Als sein Kollege Luther „Suitcase“ Simpson während seiner Nachtschicht die Leiche eines Joggers auffindet, ist dies für Polizeichef Jesse Stone erst der Anfang einer ungewöhnlichen Mordserie, bei der offensichtlich zwei Täter ihre offenbar zufällig ausgesuchten Opfer mit je einer Waffe Kaliber .22 aus nächster Nähe erschießen und dann unerkannt fliehen können. Als allerdings ein roter Saab an den Schauplätzen von zwei weiteren Morden entdeckt wird, führen Jesses Ermittlungen zu einem betuchten Pärchen, von dem Jesse sicher ist, dass es für die Serienmorde verantwortlich ist. Allerdings zeigen sich Anthony Lincoln und seine Frau Brianna so unbekümmert und hilfsbereit, dass sie mit Jesse zu spielen scheinen.
Während Jesse versucht, Beweise für seinen Verdacht zu finden, dass die Lincolns hinter den Morden stecken, hat er es außerdem mit der angezeigten Vergewaltigung der noch minderjährigen Candace Pennington zu tun, die aus Scham aber nicht gegen ihre drei Mitschüler aussagen will, die sie mit Fotos von der Tat erpressen. Zu allem Überfluss versucht Jesse nach seiner Versetzung vom LAPD nach Paradise, Massachusetts, nicht nur sein Alkoholproblem in den Griff zu bekommen, sondern auch die Beziehung zu seiner Ex-Frau Jenn, die ihre Schauspiel-Ambitionen aufgegeben und in Boston bei Channel 3 als Wetterfee angeheuert hat, um wieder näher bei Jesse sein zu können. Während Jesse und Jenn nicht voneinander loskommen, aber auch nicht miteinander leben können, vergnügen sich beide mit jeweils anderen Partnern, ohne dabei glücklich zu werden …
„Er wusste, dass er nicht so allein war, wie er sich im Moment fühlte. Da war Marcy, die anderen Cops, in gewisser Weise auch Jenn. Aber das war nur die Stimme der Vernunft, die ihn mit Argumenten fütterte. Tief im Innern war er allein.
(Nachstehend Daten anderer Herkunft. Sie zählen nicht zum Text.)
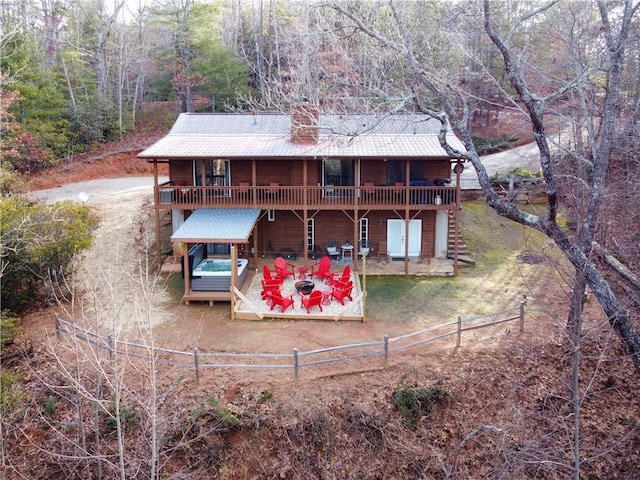 rear view of house featuring a deck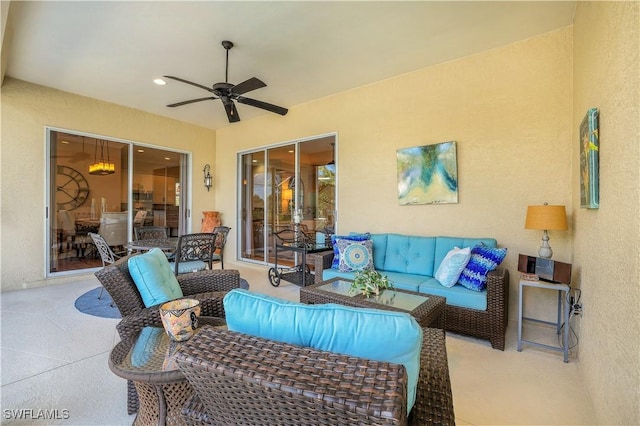 view of patio featuring ceiling fan and an outdoor living space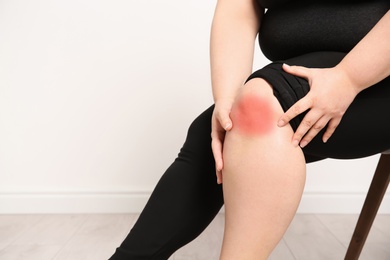 Photo of Overweight woman on light background, closeup of legs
Niemand kannte ihn wirklich. Nicht einmal Jenn, auch wenn Jenn ziemlich nah dran war. Seine Cops waren für eine Kleinstadt durchaus brauchbare Leute, aber was sollten sie schon gegen einen Serienmörder ausrichten? Er war der Einzige, der einen Killer zur Strecke bringen konnte.“Robert B. Parker (1932–2010) hat neben der berühmten Reihe um den Detektiv Spenser auch eine mittlerweile ebenso prominente Serie um Polizeichef Jesse Stone veröffentlicht, die mit Tom „Magnum“ Selleck in der Hauptrolle ebenso erfolgreich als Fernsehfilm-Reihe adaptiert worden ist. Der vierte Jesse-Stone-Fall „Eiskalt“ entpuppt sich aber von Beginn als bislang schwächster Band der Reihe, denn das kokett mit Jesse Stone spielende Hobby-Killer-Pärchen ist so oberflächlich skizziert, dass es nicht nur unfassbar unsympathisch, sondern vor allem auch unglaubwürdig wirkt. Interessanter scheint sich zunächst der Vergewaltigungs-Fall anzugehen, aber auch hier verpufft das Gerangel um die Bestrafung der Täter in einer unspektakulären Auflösung.
Und so fokussieren sich der Plot und das Interesse des Lesers zwangsläufig auf Jesse Stones privaten Probleme und Eskapaden. In dieser Hinsicht bringen die Gespräche mit seinem Psychiater Dix und natürlich seiner Ex-Frau Jenn etwas Licht ins Dunkel, aber irgendwie drehen sich Jenn und Jesse in ihrer gegenseitigen Abhängigkeit so sehr im Kreis, dass eine langfristig befriedigende Lösung kaum denkbar erscheint und uns das allmählich enervierende Geplänkel auch in den nächsten Jesse-Stone-Bänden begleiten wird. Von diesen Defiziten abgesehen unterhält aber auch „Eiskalt“ mit einer flüssigen Sprache und durchaus humorvollen Dialogen, die beweisen, dass sich Jesse Stone selbst nicht immer allzu ernst nimmt.